Economists on the Loose

Cohen also interviewed Professor David Card, saying that he's done "groundbreaking research on the effect of the minimum wage." Literally hundreds of studies show that increases in the minimum wage cause unemployment for the least-skilled worker, a group dominated by teenagers, particularly black teenagers. But Professor Card's study asserts that increases in minimum wage actually increase employment. Besides the fact that reviews of his study show flawed statistical techniques, that assertion doesn't even pass the smell test. If it did, then whenever there's high unemployment, anywhere in the world, governments could eliminate it by mandating higher minimum wages.

Robert Reich, President Clinton's labor secretary, said that economists who question free market theories really "want to speak to the reality of our time." That's incredible. Reality doesn't depend on whether it's 1907 or 2007. Reich probably thinks the reality of the laws of demand depends on what year it is. I wonder whether he thinks the reality of the laws of gravity does as well.

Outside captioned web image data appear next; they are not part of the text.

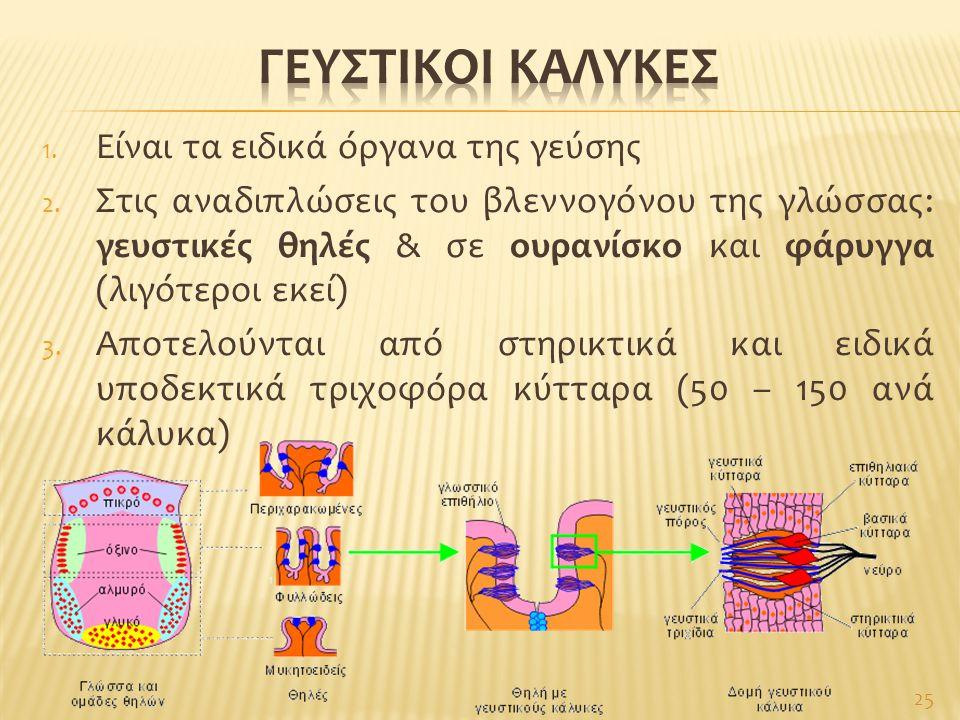 1. Είναι τα ειδικά όργανα της γεύσης 2. Στις αναδιπλώσεις του βλεννογόνου της γλώσσας: γευστικές θηλές & σε ουρανίσκο και φάρυγγα (λιγότεροι εκεί) 3.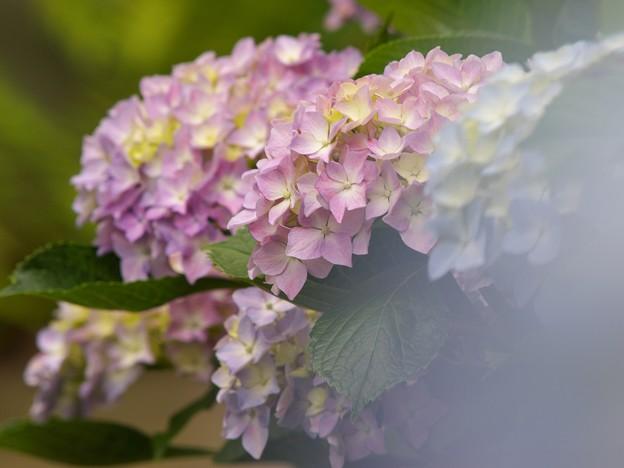 せせらぎに咲いたよ紫陽花の花 -b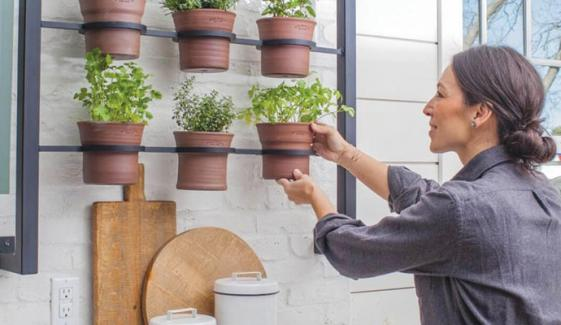 Gardening In Kitchen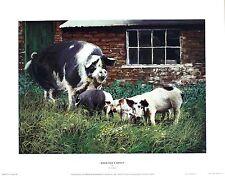 """Paul aplicaciones """"cuando dad?s sobre"""" corral Cerdo Arte Tamaño:43 Cm X 34 Cm Raro"""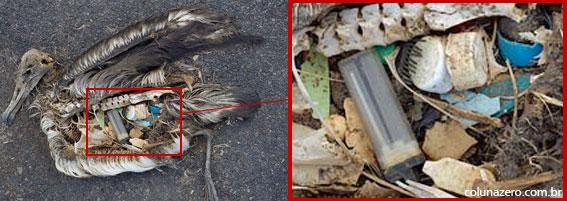 coluna zero, meio ambiente, atol midway, lixo plástico, aves mortas, poluição dos oceanos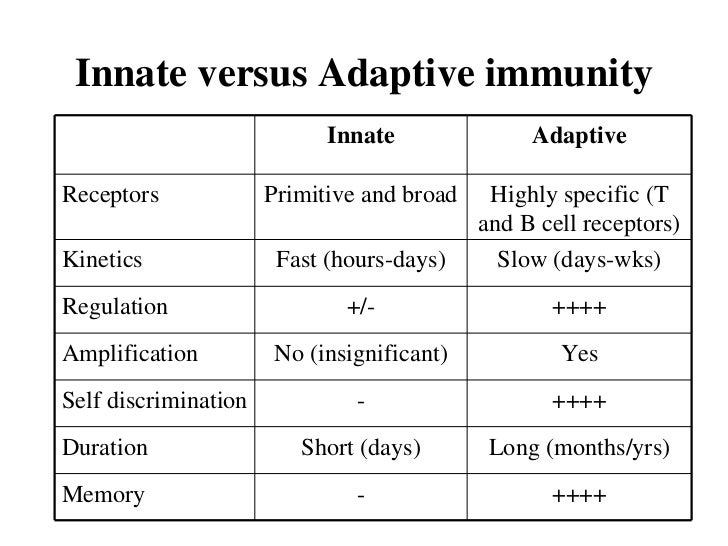 innate immunity adaptive difference - DriverLayer Search ...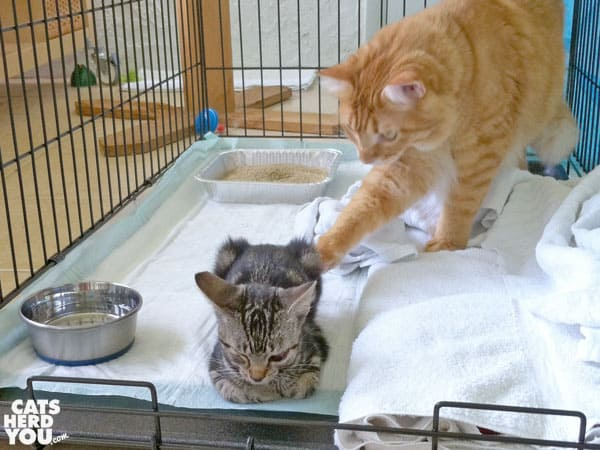 orange cat nudges brown tabby kitten with paw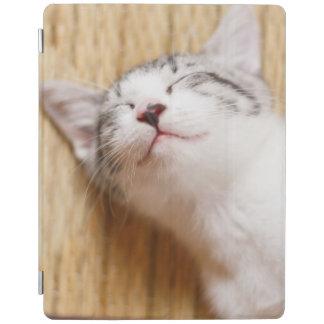 Protection iPad Chaton de sommeil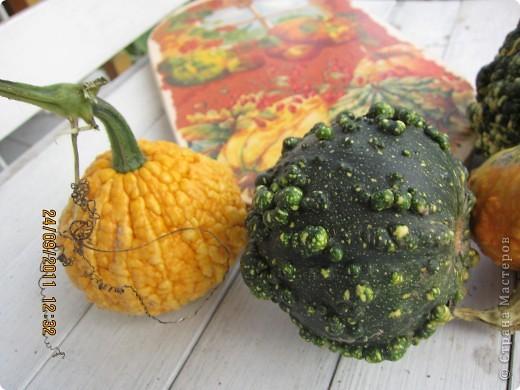 Осенний урожай фото 4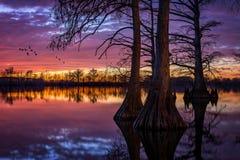 Lac cypress, coucher du soleil scénique, l'Illinois du sud Photos libres de droits
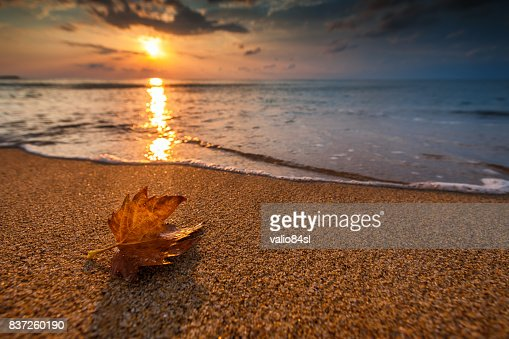 Beautiful sunrise over the sea and leaf. Autumn concept. : Stock Photo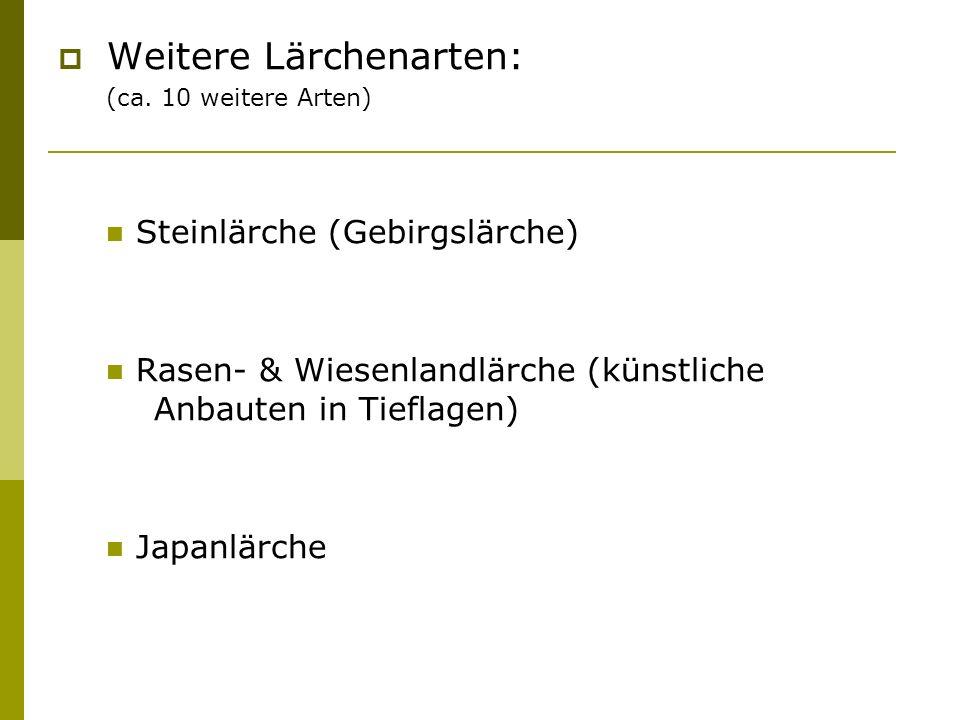 Weitere Lärchenarten: (ca. 10 weitere Arten) Steinlärche (Gebirgslärche) Rasen- & Wiesenlandlärche (künstliche Anbauten in Tieflagen) Japanlärche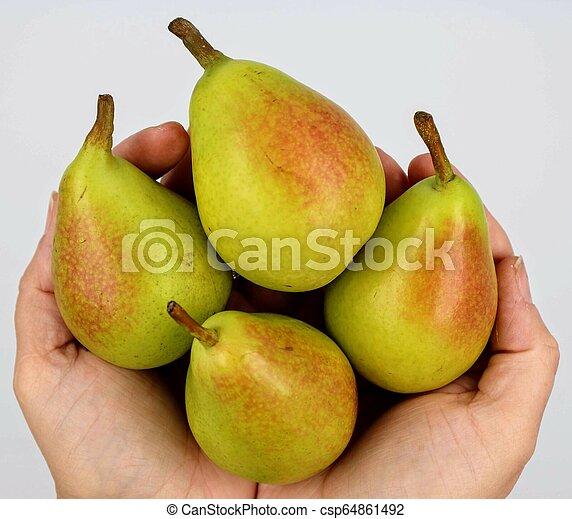 Bunch of pears held in hands - csp64861492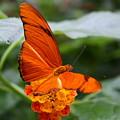 Marmalade Delight by David Dunham
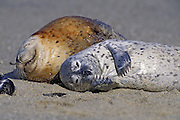 Harbor Seal <br /> Phoca vitulina<br /> A 2-3 wk old pup scratching its chin<br /> Monterey Bay, CA, USA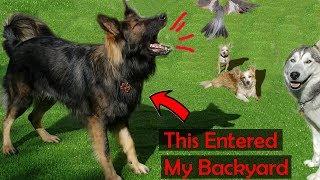 Funniest German Shepherd Barking & Annoying My Puppies  *Attacks Birds & Da Rat*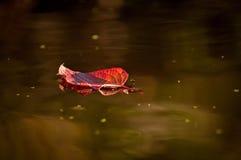 Αφήνει το μεταβαλλόμενο χρώμα στη λίμνη στοκ φωτογραφία με δικαίωμα ελεύθερης χρήσης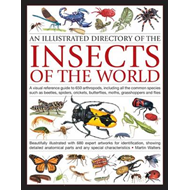 Illustrated Directory of Insects of the World (BOK)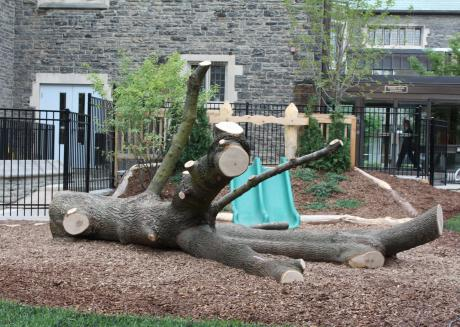 fallen tree acting as a play structure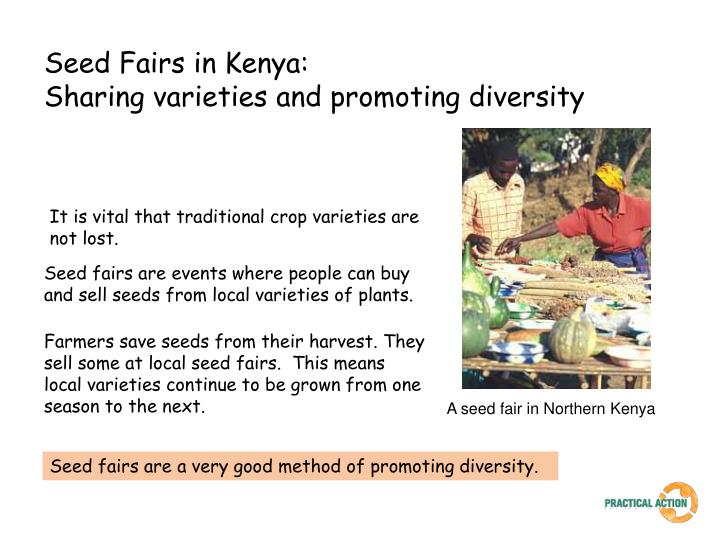 Seed fairs in kenya sharing varieties and promoting diversity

The ideas expressed by economists interviewed by Cohen, while out of the mainstream of a large majority of economists, are solidly in the mainstream of mankind's traditional vision. Throughout history, the right to pursue one's goals in a peaceable, voluntary manner, without direction, control and coercion, has won a hostile reception. There's little older in history than the idea that some should give orders and others obey.